Nascido em Pelotas, no Estado brasileiro do Rio Grande do Sul, em 1953, Lourenço Cazarré é autor de mais de 35 livros, entre novelas juvenis, contos e romances. Participou em 17 antologias de contos. Recebeu mais de 20 prémios literários de âmbito nacional, tendo vencido por duas vezes o maior certame literário dos anos 80, a Bienal Nestlé, nas categorias romance, com O calidoscópio e a ampulheta (1982), e contos, com Enfeitiçados todos nós (1984). Um de seus livros para jovens, Nadando contra a morte, recebeu o Prémio Jabuti, em 1998, e o selo de “Altamente Recomendável para Jovens”, da Fundação Nacional do Livro Infantil e Juvenil (FNLIJ). Ganhou ainda o Concurso Nacional de Contos Josué Guimarães, em 1993, e o Prémio Brasília para Livros Juvenis, em 1990. Em 2002, recebeu o Prémio Açorianos da Prefeitura de Porto Alegre, pelo melhor livro de contos, Ilhados. Como teatrólogo, foi premiado no Concurso Nacional de Dramaturgia da Funarte (regiões Norte e Centro-Oeste), em 2005, com a peça Umas poucas cenas vistas do caos. A primeira versão de A misteriosa morte de Miguela de Alcazar foi publicada no Brasil em 2009.

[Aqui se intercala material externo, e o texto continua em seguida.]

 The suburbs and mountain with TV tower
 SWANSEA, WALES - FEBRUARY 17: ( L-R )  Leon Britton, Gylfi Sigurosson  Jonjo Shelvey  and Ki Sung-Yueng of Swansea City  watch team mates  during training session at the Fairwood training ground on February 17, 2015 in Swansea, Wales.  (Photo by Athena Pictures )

Nascido em Coimbra, em 1969, Pedro Almeida Vieira teve a sua estreia na ficção em 2004 com o romance Nove mil passos, que aborda a construção do Aqueduto das Águas Livres, a que se seguiu no ano seguinte O profeta do castigo divino, com foco na vida do jesuíta Gabriel Malagrida e a trama no período imediatamente anterior ao terramoto de Lisboa de 1755. Em 2009 regressou ao romance do género histórico, com A mão esquerda de Deus, finalista do Prémio Literário Casino da Póvoa. Em 2011 e 2013 publicou um conjunto de crónicas em dois volumes sobre crimes em Portugal até à abolição da pena de morte, sob os títulos Crime e castigo no país dos brandos costumes e Crime e castigo: o povo não é sereno, com ilustrações do brasileiro Enio Squeff. Foi também o responsável pela redescoberta da obra de Guilherme Centazzi (1808-1875), médico natural de Faro, precursor do romance moderno português, reeditando o romance O Estudante de Coimbra, tarefa que lhe mereceu a Menção Honrosa do Prémio Grémio Literário de Lisboa em 2012. Publicou ainda um conjunto de crónicas sobre o Brasil colonial, compiladas na obra Assim se pariu o Brasil, com edição portuguesa em 2015, edição brasileira (português do Brasil) em 2016, e edição italiana em 2020. É autor também de diversos contos, além de ensaios na área do ambiente, entre os quais se destacam O estrago da Nação (2003) e Portugal: o vermelho e o negro (2006).